*Extracted text*

********************

March 1999 Dot Griffiths is diagnosed with breast cancer.

October 4, 2001 Dot demands Herceptin is made available to treat breast cancer sufferers after doctors tell her she will die without it.

October 30, 2001 Health chiefs announce Dot will receive Herceptin on the NHS even though it is yet to be approved by Nice (the National Institute of Clinical Excellence).

March 15, 2002 Nice approves the use of Herceptin on the NHS to treat women with the right type of advanced breast cancer.

May 17, 2005 The spectacular results of global trials of Herceptin on early stage breast cancer patients are revealed. But the drug is only licensed to treat advanced patients on the NHS.

July 19, 2005 Dot, along with early stage breast cancer patients Lynne Burton, of Clayton, Alison Poole, of Bagnall, Mary Potts, of Packmoor, and Elaine Barber, of Abbey Hulton, launch the Women Fighting For Herceptin campaign.

September 22, 2005 The Women Fighting For Herceptin march to London. They are met in Parliament Square by supporters and journalists, then march to 10 Downing Street to hand in a petition containing more than 30,000 names. A delegation meets MP Rosie Winterton at the Department of Health. Dot is forced to coordinate the campaign from her hospital bed.

October 20, 2005 The New England Journal of Medicine publishes evidence that Herceptin halves the chances of cancer returning.

November 7, 2005 Campaigner Elaine Barber is told by North Stoke PCT that her appeal for Herceptin has failed. She starts legal action to take the PCT to the High Court.

November 8, 2005 Health Secretary Patricia Hewitt demands a meeting with North Stoke PCT to hear its explanation of why it refused to fund Elaine's treatment.

November 9, 2005 North Stoke PCT reverses its decision and says it will fund Elaine's treatment.

November 10, 2005 North and South Stoke PCTs and Newcastle PCT fund Herceptin.

November 18, 2005 The Greater Manchester and Cheshire Cancer Network tells all PCTs under its guidance to fund Herceptin.

November 19, 2005 Dot Griffiths is voted Stoke-on-Trent and North Staffordshire's Citizen Of The Year.

November 23, 2005 Central Cheshire PCT funds Herceptin for the first time.

December 15, 2005 All PCTs in North Staffordshire and South Cheshire now fund Herceptin, after Staffordshire Moorlands PCT told Judy Evans, of Werrington, the last campaigner awaiting the drug, that she could have it.

September, 2008 Dot collects the Editor's Special Award on behalf of the Women Fighting For Herceptin, at The Sentinel's Our Heroes awards.

April 23, 2010 Dot Griffiths dies at the Douglas Macmillan Hospice, with her sons Ross and Robert Irving by her side.

********************

*Tasks for this exercise*
**A.** Answer these questions using the Herceptin timeline:
(i) In what month and year was Dot Griffiths diagnosed with breast cancer?
(ii) How many names did the petition handed in at 10 Downing Street contain?
(iii) Where did Dot Griffiths die?
**B.** Retype the Herceptin timeline between "November 10, 2005" and "the first time.", inclusive.

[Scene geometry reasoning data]
********************

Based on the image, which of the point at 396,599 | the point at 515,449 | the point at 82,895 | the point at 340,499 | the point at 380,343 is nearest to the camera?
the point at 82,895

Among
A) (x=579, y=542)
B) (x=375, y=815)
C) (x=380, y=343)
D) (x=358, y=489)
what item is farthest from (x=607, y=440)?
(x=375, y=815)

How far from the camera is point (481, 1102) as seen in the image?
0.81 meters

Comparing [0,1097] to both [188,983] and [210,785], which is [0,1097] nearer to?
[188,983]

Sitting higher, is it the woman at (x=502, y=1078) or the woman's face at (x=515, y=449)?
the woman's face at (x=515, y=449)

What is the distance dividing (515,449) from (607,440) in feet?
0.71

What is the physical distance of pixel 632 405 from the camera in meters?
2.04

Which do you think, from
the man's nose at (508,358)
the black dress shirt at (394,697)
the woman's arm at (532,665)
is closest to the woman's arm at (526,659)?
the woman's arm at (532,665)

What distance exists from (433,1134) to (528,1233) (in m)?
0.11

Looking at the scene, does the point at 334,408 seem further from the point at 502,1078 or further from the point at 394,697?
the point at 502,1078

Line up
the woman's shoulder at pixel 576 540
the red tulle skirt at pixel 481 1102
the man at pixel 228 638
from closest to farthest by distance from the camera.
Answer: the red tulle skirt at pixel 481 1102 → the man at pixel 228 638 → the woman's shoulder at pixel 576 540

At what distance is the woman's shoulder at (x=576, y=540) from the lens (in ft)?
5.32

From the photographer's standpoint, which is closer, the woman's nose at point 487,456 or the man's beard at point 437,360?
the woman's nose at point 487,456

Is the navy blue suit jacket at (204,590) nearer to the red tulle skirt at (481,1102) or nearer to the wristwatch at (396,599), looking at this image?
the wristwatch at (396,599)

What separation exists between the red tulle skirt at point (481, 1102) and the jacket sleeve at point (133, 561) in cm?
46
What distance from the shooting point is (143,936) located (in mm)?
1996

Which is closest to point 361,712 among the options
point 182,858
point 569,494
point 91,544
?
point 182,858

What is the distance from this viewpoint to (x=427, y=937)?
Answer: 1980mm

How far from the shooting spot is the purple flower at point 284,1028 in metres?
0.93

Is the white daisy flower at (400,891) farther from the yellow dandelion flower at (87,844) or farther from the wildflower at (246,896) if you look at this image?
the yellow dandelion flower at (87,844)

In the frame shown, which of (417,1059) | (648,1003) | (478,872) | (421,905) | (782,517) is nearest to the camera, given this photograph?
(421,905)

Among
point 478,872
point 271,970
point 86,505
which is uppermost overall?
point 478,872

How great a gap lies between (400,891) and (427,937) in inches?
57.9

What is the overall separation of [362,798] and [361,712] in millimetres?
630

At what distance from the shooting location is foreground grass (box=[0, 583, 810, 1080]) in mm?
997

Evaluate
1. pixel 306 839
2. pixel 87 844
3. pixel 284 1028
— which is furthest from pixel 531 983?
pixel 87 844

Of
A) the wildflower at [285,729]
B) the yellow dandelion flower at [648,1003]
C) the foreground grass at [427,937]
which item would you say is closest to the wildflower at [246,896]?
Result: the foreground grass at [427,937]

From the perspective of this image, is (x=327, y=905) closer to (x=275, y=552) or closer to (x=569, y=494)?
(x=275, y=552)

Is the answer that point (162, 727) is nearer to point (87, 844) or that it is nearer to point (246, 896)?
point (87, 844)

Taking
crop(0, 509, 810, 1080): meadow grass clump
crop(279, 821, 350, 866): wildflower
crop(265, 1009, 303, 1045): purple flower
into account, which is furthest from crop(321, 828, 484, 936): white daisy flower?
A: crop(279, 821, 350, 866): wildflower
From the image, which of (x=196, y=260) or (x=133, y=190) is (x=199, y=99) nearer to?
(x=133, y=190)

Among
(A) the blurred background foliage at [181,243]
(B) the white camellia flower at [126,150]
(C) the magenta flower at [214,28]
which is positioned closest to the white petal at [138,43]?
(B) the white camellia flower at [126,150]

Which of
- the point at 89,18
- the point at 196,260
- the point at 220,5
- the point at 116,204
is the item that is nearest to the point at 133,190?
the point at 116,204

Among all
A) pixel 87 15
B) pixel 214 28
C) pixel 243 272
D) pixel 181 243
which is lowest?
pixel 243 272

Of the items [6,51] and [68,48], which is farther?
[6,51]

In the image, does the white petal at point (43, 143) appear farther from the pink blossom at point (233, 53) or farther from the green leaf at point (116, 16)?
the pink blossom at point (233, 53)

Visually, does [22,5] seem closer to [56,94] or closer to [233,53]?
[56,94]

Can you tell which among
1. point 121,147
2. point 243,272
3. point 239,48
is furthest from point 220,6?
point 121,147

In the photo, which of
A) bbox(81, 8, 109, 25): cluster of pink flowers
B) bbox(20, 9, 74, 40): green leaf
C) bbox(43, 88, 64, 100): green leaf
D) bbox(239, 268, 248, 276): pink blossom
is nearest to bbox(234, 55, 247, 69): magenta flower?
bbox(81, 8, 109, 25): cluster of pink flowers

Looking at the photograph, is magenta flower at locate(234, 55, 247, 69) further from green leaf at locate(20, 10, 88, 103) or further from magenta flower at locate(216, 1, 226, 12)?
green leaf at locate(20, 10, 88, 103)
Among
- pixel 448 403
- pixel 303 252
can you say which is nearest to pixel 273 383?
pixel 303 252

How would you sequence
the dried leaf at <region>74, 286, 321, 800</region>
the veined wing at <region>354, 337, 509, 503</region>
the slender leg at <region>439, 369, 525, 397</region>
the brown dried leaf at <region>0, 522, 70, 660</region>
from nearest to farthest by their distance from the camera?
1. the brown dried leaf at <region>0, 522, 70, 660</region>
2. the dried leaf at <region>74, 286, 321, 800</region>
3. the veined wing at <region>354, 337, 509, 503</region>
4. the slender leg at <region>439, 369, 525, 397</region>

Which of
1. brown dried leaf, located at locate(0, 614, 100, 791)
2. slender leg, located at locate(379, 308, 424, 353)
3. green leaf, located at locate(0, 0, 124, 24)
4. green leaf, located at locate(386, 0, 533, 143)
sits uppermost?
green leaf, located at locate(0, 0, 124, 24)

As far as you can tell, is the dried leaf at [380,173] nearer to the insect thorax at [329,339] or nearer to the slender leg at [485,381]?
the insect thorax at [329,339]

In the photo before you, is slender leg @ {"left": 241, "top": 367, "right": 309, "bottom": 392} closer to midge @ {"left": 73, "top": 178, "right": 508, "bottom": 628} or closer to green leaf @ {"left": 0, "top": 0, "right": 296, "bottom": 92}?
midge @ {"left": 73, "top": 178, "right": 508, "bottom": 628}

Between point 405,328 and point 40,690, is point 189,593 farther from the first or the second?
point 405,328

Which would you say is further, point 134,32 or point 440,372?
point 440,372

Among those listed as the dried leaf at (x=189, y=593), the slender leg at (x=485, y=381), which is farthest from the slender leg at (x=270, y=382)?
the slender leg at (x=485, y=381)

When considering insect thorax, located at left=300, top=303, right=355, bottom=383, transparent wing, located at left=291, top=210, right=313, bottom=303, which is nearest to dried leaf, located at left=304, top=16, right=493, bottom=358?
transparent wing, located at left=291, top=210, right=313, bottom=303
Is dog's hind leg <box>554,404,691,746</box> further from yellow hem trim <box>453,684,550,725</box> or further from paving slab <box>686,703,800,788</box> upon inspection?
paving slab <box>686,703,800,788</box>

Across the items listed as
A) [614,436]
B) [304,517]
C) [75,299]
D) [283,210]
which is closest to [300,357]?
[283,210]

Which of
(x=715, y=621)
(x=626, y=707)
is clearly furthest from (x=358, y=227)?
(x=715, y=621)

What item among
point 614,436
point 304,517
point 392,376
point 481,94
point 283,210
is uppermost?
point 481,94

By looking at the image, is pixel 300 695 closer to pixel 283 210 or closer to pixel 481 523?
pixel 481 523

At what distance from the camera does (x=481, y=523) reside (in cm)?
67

********************

*Written answers*
**A.**
(i) March 1999
(ii) More than 30,000
(iii) The Douglas Macmillan Hospice

**B.**
November 10, 2005 North and South Stoke PCTs and Newcastle PCT fund Herceptin.

November 18, 2005 The Greater Manchester and Cheshire Cancer Network tells all PCTs under its guidance to fund Herceptin.

November 19, 2005 Dot Griffiths is voted Stoke-on-Trent and North Staffordshire's Citizen Of The Year.

November 23, 2005 Central Cheshire PCT funds Herceptin for the first time.